Aku berguling keluar dari pelukan Ayah dan berdiri. Aku bertatap mata dengan Bindewald, yang sedang mengumpulkan mana untuk serangan kedua, dan langsung menyerangnya dengan semua mana-ku.

“Aku AKAN membuatmu membayarnya!” teriakku, dan kekuatan dari semua mana di tubuhku membuat feystone di cincin meledak seperti balon yang meletus. Di waktu yang sama, kekuatan penuh dari Penghancur-ku mengenai Bindewald; dia mengerjap kaget dan jatuh berlutut, matanya membelalak terkejut. Dia mencoba untuk menggerakkan tangannya yang gemetar, hanya untuk menemukan dia tidak bisa menggerakkannya sama sekali, seakan-akan sebuah beban berat melumat tubuhnya dari segala arah. Aku samat sekali tidak ada niatan untuk melepaskannya.
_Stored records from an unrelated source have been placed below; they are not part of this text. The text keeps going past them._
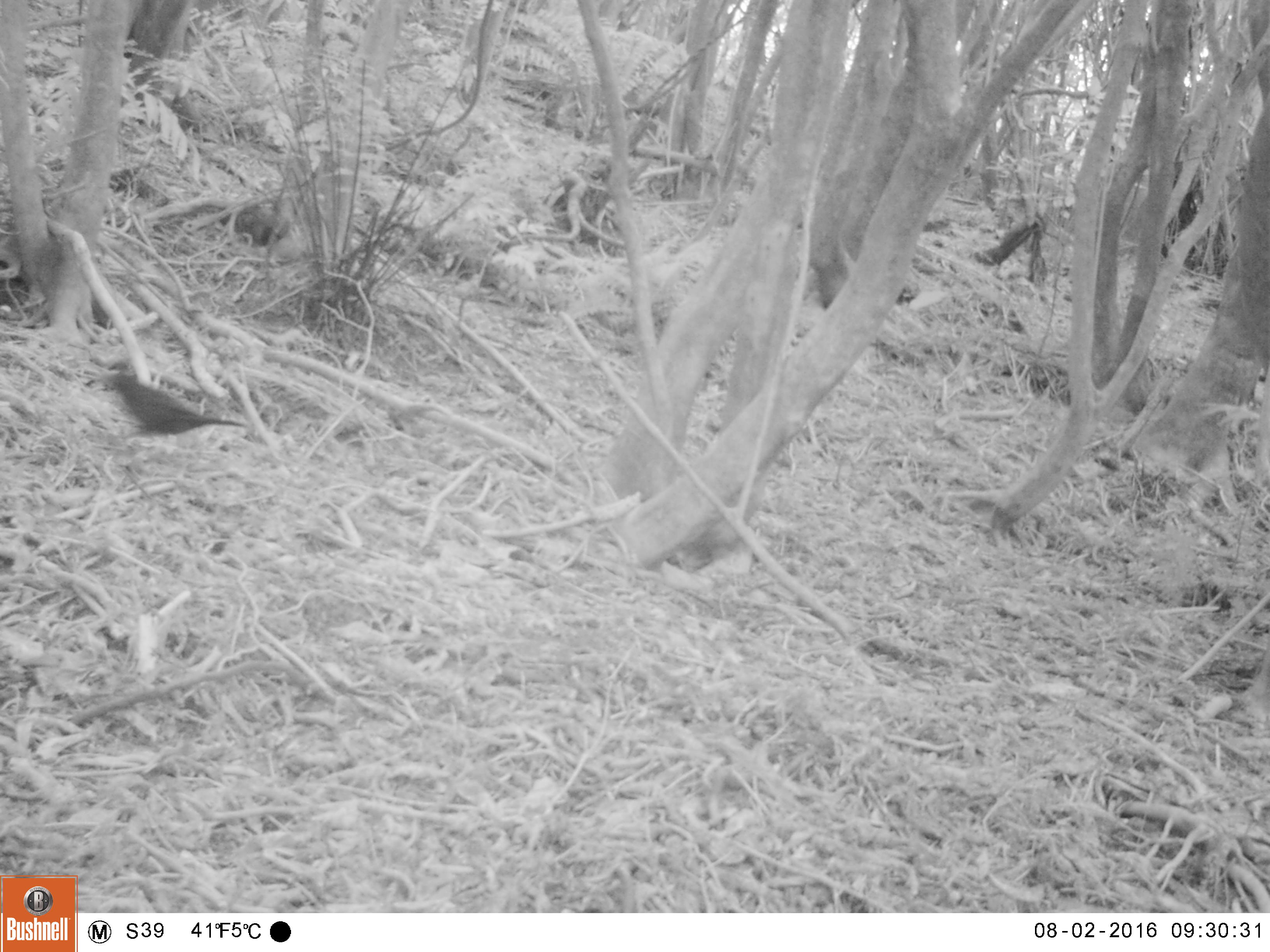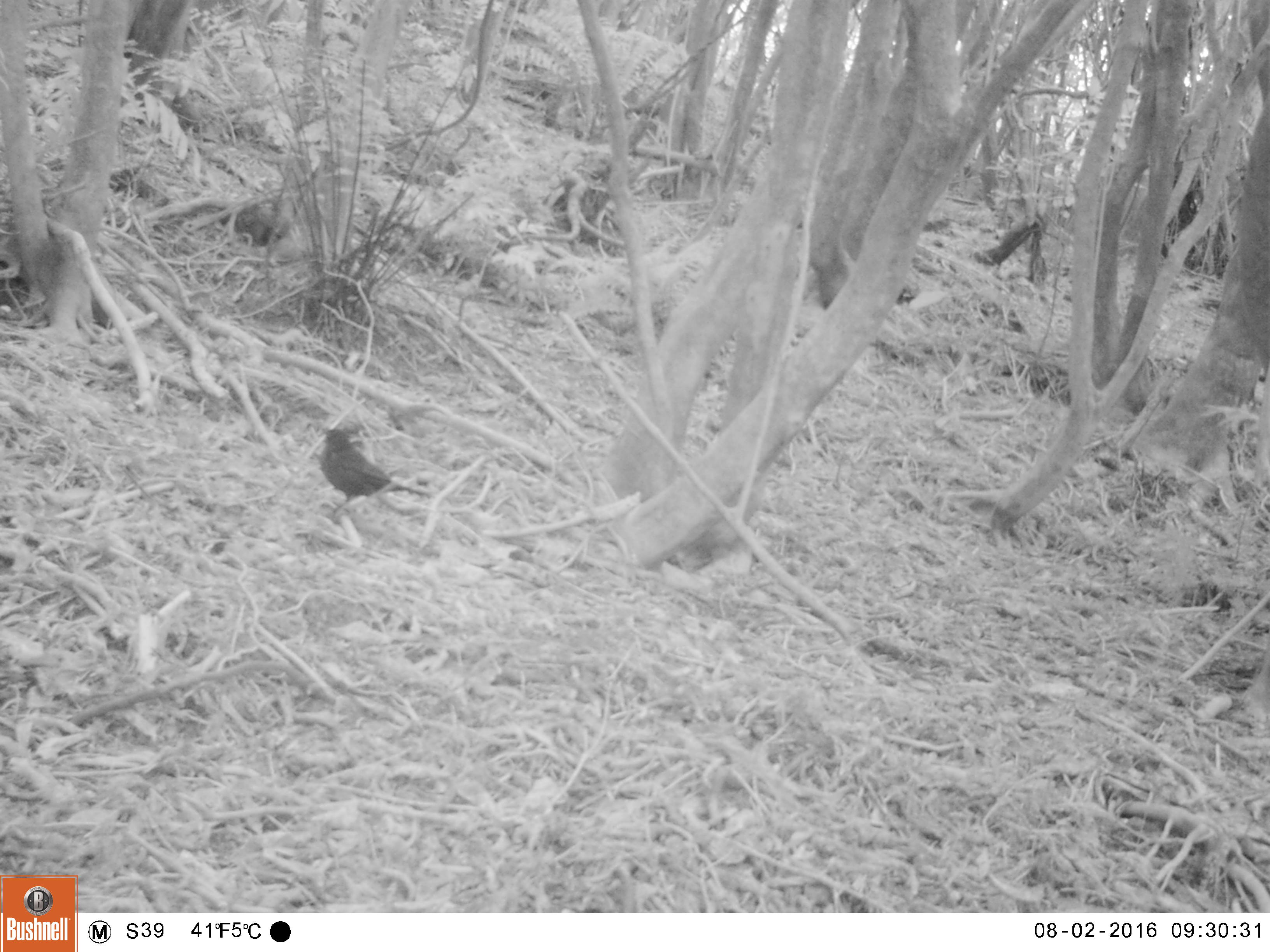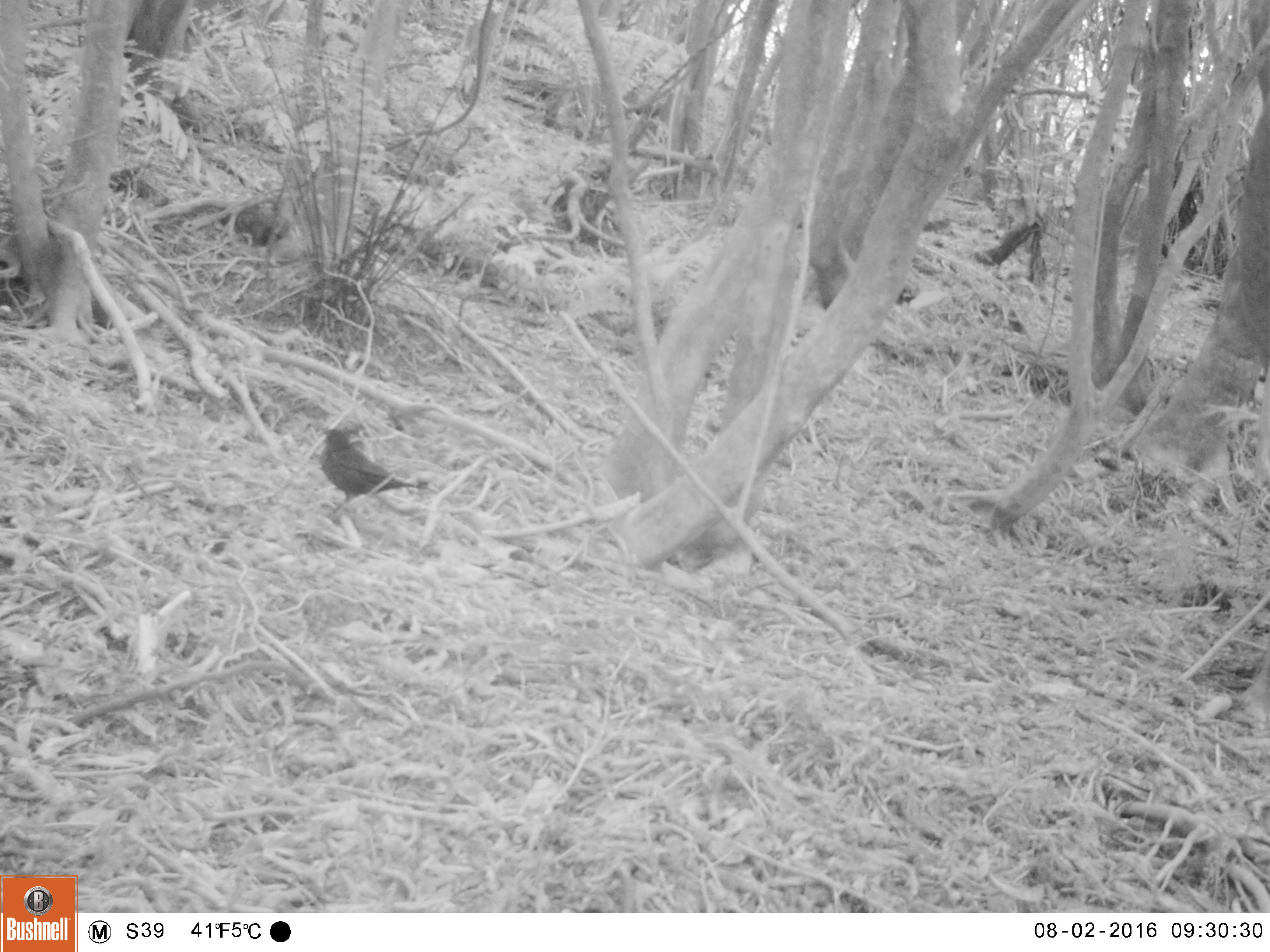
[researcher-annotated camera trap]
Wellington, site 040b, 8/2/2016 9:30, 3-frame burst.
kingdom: Animalia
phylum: Chordata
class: Aves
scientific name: Aves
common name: bird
Bird (Aves).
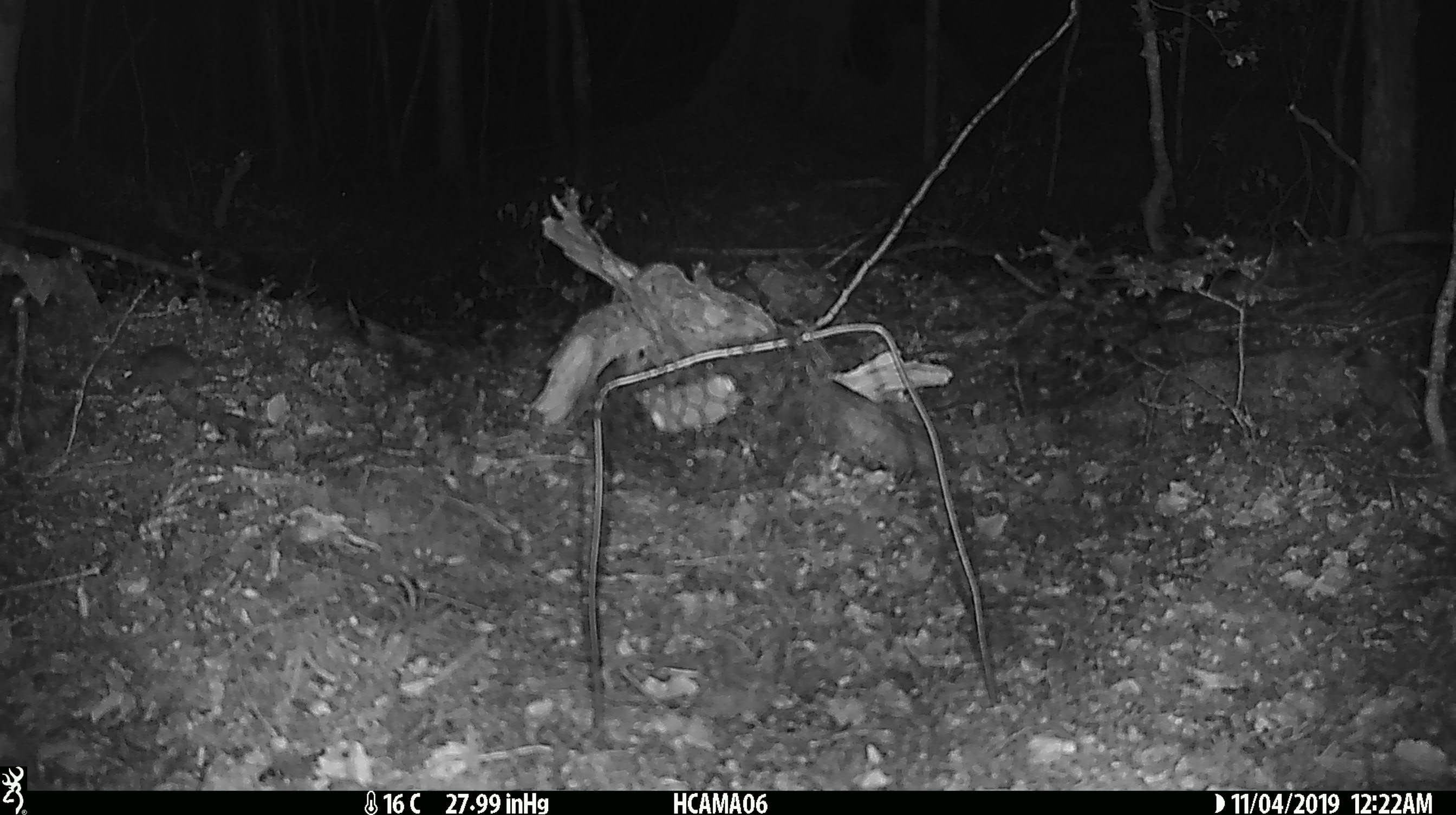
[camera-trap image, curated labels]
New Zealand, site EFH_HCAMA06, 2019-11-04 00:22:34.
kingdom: Animalia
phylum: Chordata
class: Mammalia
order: Rodentia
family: Muridae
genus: Mus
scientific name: Mus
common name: mouse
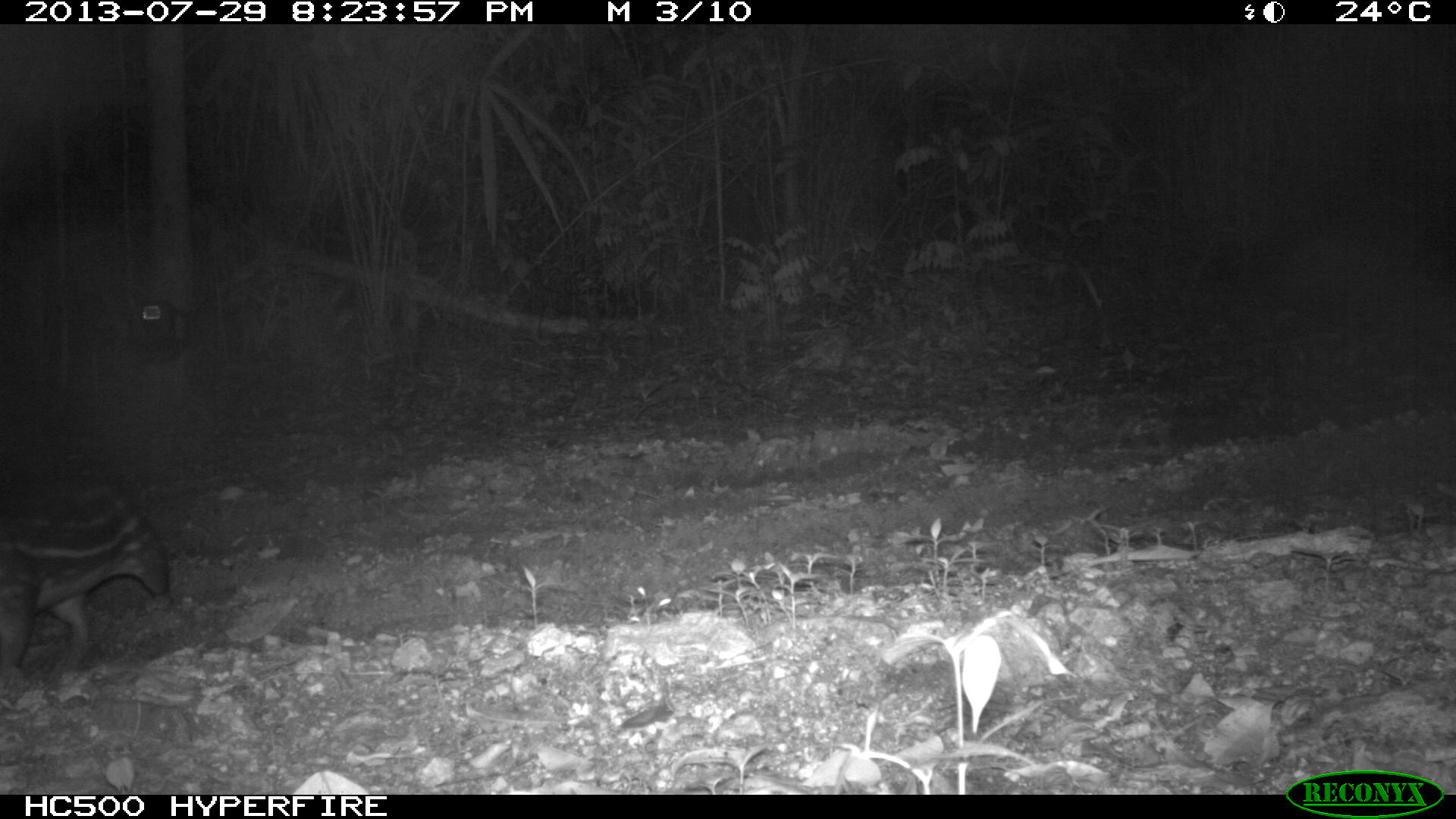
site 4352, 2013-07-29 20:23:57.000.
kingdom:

“Count Bindewald?!” Suara panik Uskup Kepala membuat kepalaku menoleh padanya sambil melotot. Aku tidak takut padanya begitu dia melepaskan tameng hidupnya.

Tapi begitu pikiran itu terlintas di benakku, dia mengeluarkan sebuah feystone hitam dari kantung jubahnya. “Jangan pikir trik yang sama akan berlaku padaku dua kali!”

Feystone hitam di tangannya langsung menyerap mana-ku dari udara. Dia menyunggingkan seringaian congkak. Aku terus melakukan Penghancuran padanya dengan mana, tapi itu semua diserap saat itu juga ke dalam batu tersebut.

“Ngh...aku lengah. Tidak disangka dia punya mana sebanyak itu dalam dirinya,” kata Bindewald. Aku melihatnya sempoyongan berdiri di sudut mataku sebelum membuat tongkatnya muncul, senyum sinisnya digantikan oleh ekspresi yang benar-benar datar.